The classic theorem of Vizing (Diskret. Analiz.'64) asserts that any graph of maximum degree $\Delta$ can be edge colored (offline) using no more than $\Delta+1$ colors (with $\Delta$ being a trivial lower bound). In the online setting, Bar-Noy, Motwani and Naor (IPL'92) conjectured that a $(1+o(1))\Delta$-edge-coloring can be computed online in $n$-vertex graphs of maximum degree $\Delta=\omega(\log n)$. Numerous algorithms made progress on this question, using a higher number of colors or assuming restricted arrival models, such as random-order edge arrivals or vertex arrivals (e.g., AGKM FOCS'03, BMM SODA'10, CPW FOCS'19, BGW SODA'21, KLSST STOC'22). In this work, we resolve this longstanding conjecture in the affirmative in the most general setting of adversarial edge arrivals. We further generalize this result to obtain online counterparts of the list edge coloring result of Kahn (J. Comb. Theory. A'96) and of the recent "local" edge coloring result of Christiansen (STOC'23).

翻译：Vizing（Diskret. Analiz.'64）的经典定理断言，任何最大度为 $\Delta$ 的图都可以（离线）使用至多 $\Delta+1$ 种颜色进行边着色（其中 $\Delta$ 是平凡下界）。
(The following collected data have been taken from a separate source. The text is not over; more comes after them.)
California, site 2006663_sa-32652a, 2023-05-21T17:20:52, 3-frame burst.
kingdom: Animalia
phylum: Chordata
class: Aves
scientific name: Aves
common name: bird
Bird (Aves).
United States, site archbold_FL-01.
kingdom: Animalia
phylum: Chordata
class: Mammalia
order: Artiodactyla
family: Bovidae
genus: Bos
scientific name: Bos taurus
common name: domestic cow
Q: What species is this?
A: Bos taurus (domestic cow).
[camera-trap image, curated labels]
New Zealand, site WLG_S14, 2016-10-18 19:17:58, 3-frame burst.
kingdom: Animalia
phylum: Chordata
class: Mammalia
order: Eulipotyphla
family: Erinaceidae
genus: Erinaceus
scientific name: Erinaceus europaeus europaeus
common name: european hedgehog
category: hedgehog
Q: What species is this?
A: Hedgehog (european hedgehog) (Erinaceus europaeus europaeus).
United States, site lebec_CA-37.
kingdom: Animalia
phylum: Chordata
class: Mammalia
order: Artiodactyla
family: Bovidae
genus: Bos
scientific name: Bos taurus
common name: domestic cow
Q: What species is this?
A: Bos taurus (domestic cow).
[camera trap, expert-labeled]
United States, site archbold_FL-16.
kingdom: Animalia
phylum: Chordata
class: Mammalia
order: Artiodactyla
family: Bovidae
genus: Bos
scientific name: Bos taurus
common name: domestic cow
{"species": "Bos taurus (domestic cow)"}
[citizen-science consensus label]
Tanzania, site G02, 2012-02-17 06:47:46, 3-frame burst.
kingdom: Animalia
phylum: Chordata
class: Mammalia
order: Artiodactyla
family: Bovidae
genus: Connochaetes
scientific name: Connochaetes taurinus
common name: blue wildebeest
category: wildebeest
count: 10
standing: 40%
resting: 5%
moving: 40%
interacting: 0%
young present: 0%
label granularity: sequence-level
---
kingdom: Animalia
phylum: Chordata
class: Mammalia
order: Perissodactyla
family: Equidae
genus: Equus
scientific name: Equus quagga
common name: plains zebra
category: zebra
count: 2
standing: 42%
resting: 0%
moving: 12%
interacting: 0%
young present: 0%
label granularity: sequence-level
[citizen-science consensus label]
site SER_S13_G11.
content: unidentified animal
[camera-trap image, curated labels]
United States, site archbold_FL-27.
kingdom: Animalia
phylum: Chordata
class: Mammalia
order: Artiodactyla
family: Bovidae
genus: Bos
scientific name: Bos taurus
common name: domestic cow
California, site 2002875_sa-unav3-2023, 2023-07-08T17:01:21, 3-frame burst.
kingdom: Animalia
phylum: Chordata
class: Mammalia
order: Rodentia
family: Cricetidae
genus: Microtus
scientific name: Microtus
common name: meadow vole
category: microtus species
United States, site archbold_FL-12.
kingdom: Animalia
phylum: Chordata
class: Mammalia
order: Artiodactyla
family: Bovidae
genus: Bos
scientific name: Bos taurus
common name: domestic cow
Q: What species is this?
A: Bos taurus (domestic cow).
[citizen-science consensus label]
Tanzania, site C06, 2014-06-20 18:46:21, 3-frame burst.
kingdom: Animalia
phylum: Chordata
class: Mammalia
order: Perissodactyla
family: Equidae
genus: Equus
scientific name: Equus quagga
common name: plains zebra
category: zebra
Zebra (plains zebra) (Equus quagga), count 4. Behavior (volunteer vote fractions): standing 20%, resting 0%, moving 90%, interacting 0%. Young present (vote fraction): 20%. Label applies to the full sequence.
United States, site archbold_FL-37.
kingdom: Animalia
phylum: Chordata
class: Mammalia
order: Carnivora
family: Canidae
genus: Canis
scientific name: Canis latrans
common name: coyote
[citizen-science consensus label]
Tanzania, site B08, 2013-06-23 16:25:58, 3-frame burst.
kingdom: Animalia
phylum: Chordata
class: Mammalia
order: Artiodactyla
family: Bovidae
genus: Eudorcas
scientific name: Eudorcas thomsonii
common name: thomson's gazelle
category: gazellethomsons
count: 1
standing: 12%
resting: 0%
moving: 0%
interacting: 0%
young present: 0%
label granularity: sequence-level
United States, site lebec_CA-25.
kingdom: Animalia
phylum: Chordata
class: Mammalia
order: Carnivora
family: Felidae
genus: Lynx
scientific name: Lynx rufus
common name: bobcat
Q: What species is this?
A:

在线场景下，Bar-Noy、Motwani 和 Naor（IPL'92）猜想：在最大度 $\Delta=\omega(\log n)$ 的 $n$ 顶点图中，可以在线计算一个 $(1+o(1))\Delta$ 边着色。众多算法在该问题上取得了进展，但通常使用更多颜色或假设受限的到达模型，例如随机顺序边到达或顶点到达（例如，AGKM FOCS'03、BMM SODA'10、CPW FOCS'19、BGW SODA'21、KLSST STOC'22）。在本工作中，我们在对抗性边到达的最一般设定下，肯定地解决了这一长期存在的猜想。我们进一步推广该结果，获得了 Kahn（J. Comb. Theory. A'96）的列表边着色定理以及 Christiansen（STOC'23）最近的“局部”边着色定理的在线版本。